Estate Planning Is Not a Taboo Topic
There are all kinds of topics that people tend not to discuss at family or friendly functions. The common no-nos are religion and politics. Another topic many don’t want to discuss is estate planning.
Perhaps it’s because it feels morbid or too personal. Let this post from our team at White & Associates serve as permission and encouragement: Talk about your plans and intentions for your estate consistently with the people who matter. Talk about the what-ifs, the what-nows, and the how-tos.
Celebrity Situations Serve as Estate Plan Reminders
The daughter of musical idol Elvis Presley, Lisa Marie, passed away in January. While most of us can’t relate to the kind of life she lived and the assets she inherited, the complications her family faced following her death provide legal reminders for everyday people.
Presley’s Problems Teach a Lesson
The Presley family has a trust, reportedly requiring the involvement of certain specified parties for amendments to be valid. Though many look at the Presley family and descendants as financially fortunate, Lisa Marie has endured great loss, and, therefore, needed to reassess the family estate plan on multiple occasions.

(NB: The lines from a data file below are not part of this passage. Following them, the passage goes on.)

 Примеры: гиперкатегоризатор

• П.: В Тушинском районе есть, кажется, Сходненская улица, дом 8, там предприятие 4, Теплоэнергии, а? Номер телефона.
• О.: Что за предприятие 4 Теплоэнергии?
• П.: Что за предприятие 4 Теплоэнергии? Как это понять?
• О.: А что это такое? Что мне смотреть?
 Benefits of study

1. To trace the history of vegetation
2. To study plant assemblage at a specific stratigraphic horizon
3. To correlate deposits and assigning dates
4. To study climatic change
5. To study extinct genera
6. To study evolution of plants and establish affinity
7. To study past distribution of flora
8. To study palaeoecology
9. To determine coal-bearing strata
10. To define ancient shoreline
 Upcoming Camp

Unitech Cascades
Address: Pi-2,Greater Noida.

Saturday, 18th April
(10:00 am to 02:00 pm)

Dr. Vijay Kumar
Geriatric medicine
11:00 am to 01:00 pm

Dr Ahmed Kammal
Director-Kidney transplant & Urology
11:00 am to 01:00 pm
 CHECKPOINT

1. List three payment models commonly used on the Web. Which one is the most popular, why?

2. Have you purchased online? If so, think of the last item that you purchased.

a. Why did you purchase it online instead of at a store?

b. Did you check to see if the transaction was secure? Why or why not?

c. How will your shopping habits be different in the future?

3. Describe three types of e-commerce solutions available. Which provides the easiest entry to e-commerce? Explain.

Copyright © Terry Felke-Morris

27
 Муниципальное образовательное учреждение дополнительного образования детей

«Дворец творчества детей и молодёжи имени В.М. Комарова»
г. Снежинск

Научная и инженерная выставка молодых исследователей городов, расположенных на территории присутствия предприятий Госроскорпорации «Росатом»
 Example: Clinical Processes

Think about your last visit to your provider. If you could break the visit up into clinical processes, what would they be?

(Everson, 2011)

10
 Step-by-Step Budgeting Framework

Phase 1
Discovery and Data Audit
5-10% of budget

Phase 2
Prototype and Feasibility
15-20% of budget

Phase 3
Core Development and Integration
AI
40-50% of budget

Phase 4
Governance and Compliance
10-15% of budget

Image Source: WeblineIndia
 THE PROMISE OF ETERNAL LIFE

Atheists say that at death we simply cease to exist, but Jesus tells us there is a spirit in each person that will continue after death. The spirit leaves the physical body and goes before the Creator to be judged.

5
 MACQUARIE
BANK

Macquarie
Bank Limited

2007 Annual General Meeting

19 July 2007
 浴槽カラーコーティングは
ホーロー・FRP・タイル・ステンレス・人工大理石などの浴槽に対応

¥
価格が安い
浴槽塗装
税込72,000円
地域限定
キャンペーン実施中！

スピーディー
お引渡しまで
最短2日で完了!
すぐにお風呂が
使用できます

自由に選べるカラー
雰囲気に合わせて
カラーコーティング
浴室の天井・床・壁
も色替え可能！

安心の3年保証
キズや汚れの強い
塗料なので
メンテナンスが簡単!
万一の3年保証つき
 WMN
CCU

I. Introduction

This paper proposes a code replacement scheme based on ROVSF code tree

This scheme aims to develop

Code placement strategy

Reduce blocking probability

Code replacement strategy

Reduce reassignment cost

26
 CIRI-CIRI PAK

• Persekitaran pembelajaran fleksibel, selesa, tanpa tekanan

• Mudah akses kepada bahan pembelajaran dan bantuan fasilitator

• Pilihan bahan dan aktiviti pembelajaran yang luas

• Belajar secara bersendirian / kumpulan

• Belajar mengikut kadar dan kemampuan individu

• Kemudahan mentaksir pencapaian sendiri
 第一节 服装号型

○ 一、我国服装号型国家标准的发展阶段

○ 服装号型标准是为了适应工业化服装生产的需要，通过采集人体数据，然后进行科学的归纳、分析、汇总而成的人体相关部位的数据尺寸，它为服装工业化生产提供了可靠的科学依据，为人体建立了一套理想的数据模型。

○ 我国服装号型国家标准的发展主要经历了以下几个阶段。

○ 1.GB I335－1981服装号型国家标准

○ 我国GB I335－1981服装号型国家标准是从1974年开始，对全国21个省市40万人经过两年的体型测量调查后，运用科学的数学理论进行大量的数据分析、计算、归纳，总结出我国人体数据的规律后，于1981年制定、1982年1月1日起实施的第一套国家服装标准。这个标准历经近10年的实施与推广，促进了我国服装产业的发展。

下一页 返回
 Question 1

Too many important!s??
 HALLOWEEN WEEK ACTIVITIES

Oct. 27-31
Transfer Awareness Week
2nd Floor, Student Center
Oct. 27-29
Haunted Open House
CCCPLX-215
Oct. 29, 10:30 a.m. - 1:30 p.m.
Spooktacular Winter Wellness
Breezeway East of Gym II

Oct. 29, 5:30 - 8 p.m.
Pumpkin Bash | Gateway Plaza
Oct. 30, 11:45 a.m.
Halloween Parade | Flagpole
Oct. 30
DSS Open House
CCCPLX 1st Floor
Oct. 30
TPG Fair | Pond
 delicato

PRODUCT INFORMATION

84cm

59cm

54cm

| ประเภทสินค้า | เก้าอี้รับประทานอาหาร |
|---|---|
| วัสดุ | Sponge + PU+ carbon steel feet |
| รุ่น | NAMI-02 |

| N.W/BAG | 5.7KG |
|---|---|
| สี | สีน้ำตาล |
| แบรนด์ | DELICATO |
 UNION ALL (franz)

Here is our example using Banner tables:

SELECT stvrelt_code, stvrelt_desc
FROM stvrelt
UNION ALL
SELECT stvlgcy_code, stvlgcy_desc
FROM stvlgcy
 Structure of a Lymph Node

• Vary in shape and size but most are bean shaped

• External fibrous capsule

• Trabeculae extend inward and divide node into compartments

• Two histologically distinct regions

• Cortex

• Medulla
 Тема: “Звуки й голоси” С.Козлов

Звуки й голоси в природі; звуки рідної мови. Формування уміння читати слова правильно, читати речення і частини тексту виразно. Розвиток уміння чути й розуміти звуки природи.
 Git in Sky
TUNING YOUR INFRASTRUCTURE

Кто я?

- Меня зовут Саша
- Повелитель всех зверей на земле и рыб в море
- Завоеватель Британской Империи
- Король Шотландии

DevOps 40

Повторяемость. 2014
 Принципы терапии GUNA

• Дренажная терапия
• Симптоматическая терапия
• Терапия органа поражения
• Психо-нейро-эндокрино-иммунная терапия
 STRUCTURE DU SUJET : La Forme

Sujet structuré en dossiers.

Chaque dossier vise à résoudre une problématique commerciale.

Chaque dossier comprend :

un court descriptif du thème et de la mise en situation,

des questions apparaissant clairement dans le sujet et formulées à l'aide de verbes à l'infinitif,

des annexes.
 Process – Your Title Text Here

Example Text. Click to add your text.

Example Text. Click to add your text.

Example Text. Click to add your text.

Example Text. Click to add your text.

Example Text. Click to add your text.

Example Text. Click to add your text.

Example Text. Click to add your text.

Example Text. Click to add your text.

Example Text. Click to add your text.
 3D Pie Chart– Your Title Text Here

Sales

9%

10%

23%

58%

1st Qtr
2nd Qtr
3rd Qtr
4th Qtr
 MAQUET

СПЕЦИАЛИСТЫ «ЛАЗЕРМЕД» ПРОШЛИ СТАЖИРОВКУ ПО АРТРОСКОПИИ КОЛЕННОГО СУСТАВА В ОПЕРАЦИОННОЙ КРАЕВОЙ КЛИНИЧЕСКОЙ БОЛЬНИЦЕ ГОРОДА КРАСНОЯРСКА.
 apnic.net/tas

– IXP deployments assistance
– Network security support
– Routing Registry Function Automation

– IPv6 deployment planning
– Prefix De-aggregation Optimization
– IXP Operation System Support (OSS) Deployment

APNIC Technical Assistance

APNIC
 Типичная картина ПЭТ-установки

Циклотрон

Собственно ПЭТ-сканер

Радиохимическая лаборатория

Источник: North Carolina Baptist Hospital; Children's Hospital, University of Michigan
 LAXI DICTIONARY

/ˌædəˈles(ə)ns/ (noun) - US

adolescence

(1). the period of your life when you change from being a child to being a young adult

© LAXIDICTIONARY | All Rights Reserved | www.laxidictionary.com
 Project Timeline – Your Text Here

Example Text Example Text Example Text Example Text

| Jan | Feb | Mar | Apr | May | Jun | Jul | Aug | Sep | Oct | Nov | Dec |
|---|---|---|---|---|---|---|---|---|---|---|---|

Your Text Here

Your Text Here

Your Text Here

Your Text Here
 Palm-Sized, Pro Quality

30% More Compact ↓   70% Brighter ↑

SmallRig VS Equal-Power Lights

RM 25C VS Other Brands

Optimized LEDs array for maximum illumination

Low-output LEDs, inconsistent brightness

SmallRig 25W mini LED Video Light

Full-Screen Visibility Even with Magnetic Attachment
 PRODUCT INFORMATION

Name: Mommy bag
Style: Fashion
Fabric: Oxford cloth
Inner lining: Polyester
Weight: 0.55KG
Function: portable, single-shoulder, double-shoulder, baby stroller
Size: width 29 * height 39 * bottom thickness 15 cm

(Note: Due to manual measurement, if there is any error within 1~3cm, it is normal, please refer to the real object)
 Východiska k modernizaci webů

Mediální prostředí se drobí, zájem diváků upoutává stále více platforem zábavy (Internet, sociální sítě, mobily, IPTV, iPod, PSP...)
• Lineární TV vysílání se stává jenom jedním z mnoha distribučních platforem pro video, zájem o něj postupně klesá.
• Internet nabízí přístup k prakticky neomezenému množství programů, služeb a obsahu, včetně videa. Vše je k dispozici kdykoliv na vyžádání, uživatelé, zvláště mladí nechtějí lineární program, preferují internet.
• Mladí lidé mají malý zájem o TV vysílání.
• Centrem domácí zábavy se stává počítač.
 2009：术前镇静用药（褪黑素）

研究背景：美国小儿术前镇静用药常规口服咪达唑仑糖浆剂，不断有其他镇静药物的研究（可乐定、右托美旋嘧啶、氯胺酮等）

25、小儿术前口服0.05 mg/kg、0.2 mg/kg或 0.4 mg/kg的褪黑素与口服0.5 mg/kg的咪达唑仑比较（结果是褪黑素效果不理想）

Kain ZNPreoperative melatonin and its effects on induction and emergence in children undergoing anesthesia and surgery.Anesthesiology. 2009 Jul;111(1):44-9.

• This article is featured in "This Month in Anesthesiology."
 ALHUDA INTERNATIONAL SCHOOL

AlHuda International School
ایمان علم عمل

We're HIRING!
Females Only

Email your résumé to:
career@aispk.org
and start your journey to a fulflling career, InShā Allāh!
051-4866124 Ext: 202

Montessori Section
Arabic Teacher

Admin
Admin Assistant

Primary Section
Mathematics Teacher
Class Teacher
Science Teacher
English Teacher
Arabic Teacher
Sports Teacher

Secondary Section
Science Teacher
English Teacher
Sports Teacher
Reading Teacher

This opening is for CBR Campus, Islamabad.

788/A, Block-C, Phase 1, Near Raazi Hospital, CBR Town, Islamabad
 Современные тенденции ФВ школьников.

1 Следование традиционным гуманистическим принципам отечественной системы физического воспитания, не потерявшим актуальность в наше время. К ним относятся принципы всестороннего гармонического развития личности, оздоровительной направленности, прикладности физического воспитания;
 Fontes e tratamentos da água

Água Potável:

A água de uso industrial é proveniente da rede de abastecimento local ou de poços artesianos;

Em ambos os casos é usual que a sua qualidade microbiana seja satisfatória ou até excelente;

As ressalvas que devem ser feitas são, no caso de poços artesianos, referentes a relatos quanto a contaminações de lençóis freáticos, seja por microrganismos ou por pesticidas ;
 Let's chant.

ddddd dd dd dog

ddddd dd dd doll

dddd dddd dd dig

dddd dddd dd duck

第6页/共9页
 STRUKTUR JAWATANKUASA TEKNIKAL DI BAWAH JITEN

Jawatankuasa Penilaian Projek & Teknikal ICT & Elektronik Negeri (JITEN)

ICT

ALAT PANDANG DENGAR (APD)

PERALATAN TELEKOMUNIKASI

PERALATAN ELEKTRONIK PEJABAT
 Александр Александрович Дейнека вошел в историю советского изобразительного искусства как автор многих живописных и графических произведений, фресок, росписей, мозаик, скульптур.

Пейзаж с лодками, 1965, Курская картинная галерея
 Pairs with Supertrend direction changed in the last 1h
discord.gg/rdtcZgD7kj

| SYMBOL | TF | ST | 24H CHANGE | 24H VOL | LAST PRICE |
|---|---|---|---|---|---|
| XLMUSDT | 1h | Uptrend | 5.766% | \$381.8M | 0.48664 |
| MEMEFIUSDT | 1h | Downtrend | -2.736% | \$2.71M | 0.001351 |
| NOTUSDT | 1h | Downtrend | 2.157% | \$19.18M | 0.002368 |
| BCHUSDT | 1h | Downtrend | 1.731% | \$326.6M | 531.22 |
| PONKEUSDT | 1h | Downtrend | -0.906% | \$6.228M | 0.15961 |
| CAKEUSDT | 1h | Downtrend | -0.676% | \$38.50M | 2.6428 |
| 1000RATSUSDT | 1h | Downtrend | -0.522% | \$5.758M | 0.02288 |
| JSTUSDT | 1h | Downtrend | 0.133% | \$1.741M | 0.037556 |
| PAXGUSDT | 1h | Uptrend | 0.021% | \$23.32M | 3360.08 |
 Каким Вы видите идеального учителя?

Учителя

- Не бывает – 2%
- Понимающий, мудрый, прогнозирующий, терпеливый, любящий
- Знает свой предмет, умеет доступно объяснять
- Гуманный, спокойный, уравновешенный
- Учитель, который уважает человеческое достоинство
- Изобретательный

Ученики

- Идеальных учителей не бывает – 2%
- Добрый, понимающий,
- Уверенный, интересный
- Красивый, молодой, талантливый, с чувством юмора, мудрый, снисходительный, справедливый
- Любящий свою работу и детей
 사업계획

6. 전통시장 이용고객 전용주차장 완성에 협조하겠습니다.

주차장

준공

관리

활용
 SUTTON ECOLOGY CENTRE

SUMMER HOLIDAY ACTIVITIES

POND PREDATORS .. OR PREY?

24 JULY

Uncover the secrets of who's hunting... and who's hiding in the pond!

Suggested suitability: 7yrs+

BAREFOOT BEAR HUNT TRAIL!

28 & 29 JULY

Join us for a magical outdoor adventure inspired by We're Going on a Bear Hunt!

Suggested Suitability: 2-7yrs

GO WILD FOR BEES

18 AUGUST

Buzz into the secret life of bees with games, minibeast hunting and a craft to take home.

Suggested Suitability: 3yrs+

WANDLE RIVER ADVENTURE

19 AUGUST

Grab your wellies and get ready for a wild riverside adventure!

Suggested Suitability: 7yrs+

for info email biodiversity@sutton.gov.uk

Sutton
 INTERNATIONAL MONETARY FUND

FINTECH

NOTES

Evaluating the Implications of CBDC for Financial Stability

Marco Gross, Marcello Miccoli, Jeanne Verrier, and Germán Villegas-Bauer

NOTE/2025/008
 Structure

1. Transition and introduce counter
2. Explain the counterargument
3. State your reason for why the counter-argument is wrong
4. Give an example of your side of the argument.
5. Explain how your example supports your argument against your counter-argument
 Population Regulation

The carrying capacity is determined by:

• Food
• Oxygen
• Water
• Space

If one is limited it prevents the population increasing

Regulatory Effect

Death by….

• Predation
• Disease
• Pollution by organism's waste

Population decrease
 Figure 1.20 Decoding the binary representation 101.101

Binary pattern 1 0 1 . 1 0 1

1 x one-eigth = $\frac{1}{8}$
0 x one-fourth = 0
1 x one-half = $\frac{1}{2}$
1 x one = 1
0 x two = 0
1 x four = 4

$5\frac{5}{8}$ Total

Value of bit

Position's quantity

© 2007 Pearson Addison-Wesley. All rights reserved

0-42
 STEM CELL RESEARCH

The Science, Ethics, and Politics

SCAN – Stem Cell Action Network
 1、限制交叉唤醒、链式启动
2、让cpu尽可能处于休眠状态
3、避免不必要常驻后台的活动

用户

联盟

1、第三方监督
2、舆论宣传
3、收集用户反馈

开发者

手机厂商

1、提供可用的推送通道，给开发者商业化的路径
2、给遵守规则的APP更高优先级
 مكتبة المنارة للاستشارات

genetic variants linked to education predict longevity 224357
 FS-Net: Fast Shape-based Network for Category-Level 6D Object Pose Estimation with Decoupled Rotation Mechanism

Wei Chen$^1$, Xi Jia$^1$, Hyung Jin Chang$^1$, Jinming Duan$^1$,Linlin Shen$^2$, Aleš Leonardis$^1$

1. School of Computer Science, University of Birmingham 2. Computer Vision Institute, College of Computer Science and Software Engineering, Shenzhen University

Reports indicate that Lisa Marie made the error of not having her mother sign off on certain plan changes, which led to unnecessary legal stress following her death.
In the case of Lisa Marie and her family, she had multiple children from different fathers. In her trust, Lisa Marie did clarify who would be guardians of her youngest daughters. Clarity like that provides a source of confidence and peace for the family who is going through grief following the death of a loved one.
One of Lisa Marie’s children also suffered an untimely death. The trust didn’t reflect that loss, leaving the surviving family with questions. Whether someone’s estate plan involves a will, trust, guardianship or all of the above, a plan needs to change when there are big life changes.
What Life Changes Should Impact Your Will?
Lisa Marie lost a child. That means she, like any other parent who loses a child, would want to reassess how assets would be distributed among the remaining family. If that child was given some authority in the estate plan, obviously the loss of that person would mean additional changes are necessary for the trust.
The following are other major life changes that should trigger possible estate plan adjustments:
- Death in the family
- New child
- Loss or gain of real estate
- Change in estate planning and/or tax laws of your state
- Relocation (since laws may differ regarding your taxes and estate plan)
There are also other life events that could alter what is best for your planning purposes. The more you, your family, your financial advisors, and your legal advisors discuss the future and your intentions, the likelier you are to revisit an estate plan when necessary.
If Your Plan Needs Work, Get it Done
Consistently revising a will or trust is important. Make those changes, and when you do, make sure they are done according to the law so they’re valid when you’re gone.